3. The traffic-target detecting method for unmanned aerial vehicle based on deep learning according to claim 2, wherein in S1,

the bus is a medium bus or a large bus;

car is a car including cars, minibuses, and SUVs in various forms;

truck is small, medium and large truck containing pickup;

person is human;

bike;

the motor is a motorcycle.

4. The deep learning-based traffic target detection method for unmanned aerial vehicle according to claim 1, wherein the S2 comprises:

s2-1, adding an upsampling layer in an upsampling module of a PAN feature fusion network of a YOLOv5 target detection model, wherein the upsampling layer is an upsampling layer increased by 4 times on the basis of 8 times, 16 times and 32 times of the upsampling layer;

s2-2, adding a Concat fusion layer in a PAN feature fusion network of a YOLOv5 target detection model, and performing feature fusion on the feature graph with the same size obtained in the process of extracting features of the added 4 times of upsampling layers and the backbone network through the added Concat fusion layer to generate a 4 times of upsampling feature graph;

s2-3, adding a small target detection layer, using the 4 times of up-sampled feature map for small target detection, adding a traffic target detection model for unmanned driving based on deep learning into prediction layers of 4 scales, and using the prediction layers for multi-scale detection of Head part;

and S2-4, adding a group of anchor point frames with small target sizes according to the added small target detection layer, and acquiring the anchor point frames according with the small target size characteristics by adopting a K-means self-adaptive algorithm.

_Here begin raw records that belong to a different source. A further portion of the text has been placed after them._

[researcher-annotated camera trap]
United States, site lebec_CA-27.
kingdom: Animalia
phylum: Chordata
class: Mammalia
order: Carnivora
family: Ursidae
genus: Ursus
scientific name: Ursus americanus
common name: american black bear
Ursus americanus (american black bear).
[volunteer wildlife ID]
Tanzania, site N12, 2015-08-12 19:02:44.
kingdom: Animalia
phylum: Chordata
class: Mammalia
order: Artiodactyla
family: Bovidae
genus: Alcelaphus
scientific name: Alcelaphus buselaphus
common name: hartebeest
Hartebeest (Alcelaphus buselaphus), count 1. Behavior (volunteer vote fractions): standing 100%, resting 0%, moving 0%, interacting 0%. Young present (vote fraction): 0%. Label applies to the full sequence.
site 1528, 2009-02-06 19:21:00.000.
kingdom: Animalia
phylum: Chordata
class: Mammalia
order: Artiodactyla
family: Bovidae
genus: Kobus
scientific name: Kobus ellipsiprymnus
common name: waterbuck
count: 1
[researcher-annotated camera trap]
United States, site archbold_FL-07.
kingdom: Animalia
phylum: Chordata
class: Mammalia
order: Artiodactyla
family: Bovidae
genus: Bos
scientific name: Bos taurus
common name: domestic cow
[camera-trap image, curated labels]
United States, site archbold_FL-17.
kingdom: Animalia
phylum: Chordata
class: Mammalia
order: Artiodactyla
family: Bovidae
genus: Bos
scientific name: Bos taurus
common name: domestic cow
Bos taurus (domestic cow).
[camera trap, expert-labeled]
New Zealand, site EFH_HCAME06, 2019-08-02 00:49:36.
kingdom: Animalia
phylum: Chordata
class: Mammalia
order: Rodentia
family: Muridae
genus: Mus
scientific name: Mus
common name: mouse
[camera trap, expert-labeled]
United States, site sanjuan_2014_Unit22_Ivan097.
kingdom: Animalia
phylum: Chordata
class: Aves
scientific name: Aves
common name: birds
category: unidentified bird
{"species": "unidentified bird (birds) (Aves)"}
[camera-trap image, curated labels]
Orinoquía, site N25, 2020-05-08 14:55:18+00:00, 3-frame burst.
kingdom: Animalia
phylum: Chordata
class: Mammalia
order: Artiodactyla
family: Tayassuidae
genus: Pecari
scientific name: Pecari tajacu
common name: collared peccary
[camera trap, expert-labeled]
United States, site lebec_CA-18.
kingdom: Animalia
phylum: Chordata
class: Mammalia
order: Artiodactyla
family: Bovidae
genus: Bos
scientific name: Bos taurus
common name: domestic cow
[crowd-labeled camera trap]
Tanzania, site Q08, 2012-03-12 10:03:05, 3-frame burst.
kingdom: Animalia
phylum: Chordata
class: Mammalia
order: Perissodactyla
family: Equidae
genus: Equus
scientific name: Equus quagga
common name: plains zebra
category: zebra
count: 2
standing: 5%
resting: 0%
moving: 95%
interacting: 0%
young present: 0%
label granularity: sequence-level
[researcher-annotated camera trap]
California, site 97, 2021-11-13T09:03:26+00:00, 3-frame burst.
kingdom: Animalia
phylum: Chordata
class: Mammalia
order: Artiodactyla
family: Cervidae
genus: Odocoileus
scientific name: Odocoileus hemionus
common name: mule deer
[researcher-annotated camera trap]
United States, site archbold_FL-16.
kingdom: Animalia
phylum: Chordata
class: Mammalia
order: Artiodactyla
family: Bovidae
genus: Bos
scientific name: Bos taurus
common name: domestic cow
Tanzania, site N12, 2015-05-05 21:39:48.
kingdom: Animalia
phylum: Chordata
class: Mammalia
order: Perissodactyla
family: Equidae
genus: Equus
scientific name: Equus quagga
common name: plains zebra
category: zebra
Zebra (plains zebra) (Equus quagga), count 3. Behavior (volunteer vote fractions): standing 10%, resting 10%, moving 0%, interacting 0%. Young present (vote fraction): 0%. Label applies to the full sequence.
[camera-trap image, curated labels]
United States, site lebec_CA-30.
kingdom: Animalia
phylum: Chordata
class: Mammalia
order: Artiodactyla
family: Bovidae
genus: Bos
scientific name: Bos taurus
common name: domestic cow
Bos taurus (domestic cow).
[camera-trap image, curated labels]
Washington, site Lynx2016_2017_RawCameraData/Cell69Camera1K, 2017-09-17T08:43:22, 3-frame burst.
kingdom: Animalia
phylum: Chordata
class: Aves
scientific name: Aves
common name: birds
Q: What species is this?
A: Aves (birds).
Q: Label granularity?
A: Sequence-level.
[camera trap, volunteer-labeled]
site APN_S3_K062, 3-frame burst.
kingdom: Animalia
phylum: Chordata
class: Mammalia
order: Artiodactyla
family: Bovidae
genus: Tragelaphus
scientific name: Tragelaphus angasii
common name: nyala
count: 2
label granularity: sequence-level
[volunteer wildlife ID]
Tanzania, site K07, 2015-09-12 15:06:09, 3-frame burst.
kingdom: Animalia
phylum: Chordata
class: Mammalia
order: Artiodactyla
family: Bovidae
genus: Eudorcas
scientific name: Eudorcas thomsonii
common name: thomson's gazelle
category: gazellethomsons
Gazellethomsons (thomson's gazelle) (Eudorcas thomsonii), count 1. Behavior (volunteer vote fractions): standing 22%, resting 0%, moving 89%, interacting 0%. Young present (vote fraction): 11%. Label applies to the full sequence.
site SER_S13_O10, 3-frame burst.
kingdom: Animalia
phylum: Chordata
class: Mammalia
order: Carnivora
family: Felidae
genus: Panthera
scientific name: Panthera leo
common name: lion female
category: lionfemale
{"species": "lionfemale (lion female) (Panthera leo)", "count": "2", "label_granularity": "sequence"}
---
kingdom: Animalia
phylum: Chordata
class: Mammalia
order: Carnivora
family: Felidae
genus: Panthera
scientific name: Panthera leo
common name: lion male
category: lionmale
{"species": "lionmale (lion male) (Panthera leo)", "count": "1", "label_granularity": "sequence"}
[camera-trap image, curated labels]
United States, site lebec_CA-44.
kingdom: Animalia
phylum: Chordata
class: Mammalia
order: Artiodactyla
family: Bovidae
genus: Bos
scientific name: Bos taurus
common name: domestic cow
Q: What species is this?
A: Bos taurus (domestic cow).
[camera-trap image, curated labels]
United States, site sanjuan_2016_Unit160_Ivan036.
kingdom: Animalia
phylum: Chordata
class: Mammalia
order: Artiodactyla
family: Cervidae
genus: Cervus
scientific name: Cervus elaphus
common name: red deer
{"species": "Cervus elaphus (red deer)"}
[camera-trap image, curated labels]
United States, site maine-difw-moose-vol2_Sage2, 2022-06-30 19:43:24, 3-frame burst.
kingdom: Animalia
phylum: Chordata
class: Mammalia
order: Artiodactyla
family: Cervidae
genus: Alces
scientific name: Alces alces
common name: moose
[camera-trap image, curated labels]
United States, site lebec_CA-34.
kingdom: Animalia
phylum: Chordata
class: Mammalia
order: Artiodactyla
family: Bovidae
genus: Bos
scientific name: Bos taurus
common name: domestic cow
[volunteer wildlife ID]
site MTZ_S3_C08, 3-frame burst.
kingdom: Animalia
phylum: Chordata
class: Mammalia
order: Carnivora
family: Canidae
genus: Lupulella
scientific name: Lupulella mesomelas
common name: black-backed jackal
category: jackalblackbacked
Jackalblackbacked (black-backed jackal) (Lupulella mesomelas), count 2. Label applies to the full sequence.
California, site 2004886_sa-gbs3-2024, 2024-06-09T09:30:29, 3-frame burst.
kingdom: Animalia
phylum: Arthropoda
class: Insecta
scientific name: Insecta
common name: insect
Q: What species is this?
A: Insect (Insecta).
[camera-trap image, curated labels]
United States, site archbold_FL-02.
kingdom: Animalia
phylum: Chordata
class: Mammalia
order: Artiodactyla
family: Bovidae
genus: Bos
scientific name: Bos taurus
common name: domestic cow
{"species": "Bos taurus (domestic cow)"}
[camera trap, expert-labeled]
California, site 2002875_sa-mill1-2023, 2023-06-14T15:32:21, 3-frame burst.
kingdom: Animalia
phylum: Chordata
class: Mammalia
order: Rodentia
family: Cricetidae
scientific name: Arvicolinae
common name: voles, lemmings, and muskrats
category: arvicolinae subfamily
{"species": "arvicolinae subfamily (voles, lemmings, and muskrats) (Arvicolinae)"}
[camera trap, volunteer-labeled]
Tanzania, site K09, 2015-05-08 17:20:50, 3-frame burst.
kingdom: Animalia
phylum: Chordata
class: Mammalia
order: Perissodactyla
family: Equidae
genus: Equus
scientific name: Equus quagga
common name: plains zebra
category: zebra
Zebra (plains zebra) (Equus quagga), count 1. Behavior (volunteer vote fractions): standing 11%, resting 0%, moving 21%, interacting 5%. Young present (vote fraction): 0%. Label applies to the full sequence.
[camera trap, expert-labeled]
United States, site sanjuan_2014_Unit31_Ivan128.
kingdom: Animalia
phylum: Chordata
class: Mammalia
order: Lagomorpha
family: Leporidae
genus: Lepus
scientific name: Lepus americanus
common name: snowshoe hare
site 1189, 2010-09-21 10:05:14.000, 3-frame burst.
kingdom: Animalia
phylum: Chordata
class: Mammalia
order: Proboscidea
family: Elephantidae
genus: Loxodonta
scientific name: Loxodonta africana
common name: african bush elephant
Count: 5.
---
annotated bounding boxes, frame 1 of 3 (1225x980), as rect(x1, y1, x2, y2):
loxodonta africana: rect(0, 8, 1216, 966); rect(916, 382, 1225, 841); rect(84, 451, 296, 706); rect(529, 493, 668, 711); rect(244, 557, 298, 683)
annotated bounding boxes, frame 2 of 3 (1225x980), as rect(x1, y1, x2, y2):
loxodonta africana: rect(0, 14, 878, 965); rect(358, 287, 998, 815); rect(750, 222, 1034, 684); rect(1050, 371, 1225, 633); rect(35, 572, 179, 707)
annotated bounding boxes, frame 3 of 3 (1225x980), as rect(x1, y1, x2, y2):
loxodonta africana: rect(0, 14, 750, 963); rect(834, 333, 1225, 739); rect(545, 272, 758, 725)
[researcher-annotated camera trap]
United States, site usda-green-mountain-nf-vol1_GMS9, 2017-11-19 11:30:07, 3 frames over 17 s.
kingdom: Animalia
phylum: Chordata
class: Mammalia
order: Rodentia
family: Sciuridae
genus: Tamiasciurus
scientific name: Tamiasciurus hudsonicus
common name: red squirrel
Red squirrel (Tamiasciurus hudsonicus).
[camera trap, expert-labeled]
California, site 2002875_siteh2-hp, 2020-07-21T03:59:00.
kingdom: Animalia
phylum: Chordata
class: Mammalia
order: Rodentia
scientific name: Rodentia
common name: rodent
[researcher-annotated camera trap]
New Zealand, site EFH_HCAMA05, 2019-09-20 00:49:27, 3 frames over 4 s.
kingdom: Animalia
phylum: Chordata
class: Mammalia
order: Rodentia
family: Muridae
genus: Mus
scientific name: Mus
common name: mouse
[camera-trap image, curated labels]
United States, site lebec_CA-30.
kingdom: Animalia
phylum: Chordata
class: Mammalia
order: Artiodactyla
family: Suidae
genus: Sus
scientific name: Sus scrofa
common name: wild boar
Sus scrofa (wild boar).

5. The deep learning-based traffic target detection method for unmanned aerial vehicle according to claim 1, wherein in S3:

introducing an ACmix module into a YOLOv5 target detection model, wherein the ACmix module comprises: an ACmix module is inserted at the tail of a backbone network of YOLOv5, namely between the last CBL module and the SPP module in the backbone network, so that the model feature expression capability is improved, and the model operation overhead is reduced.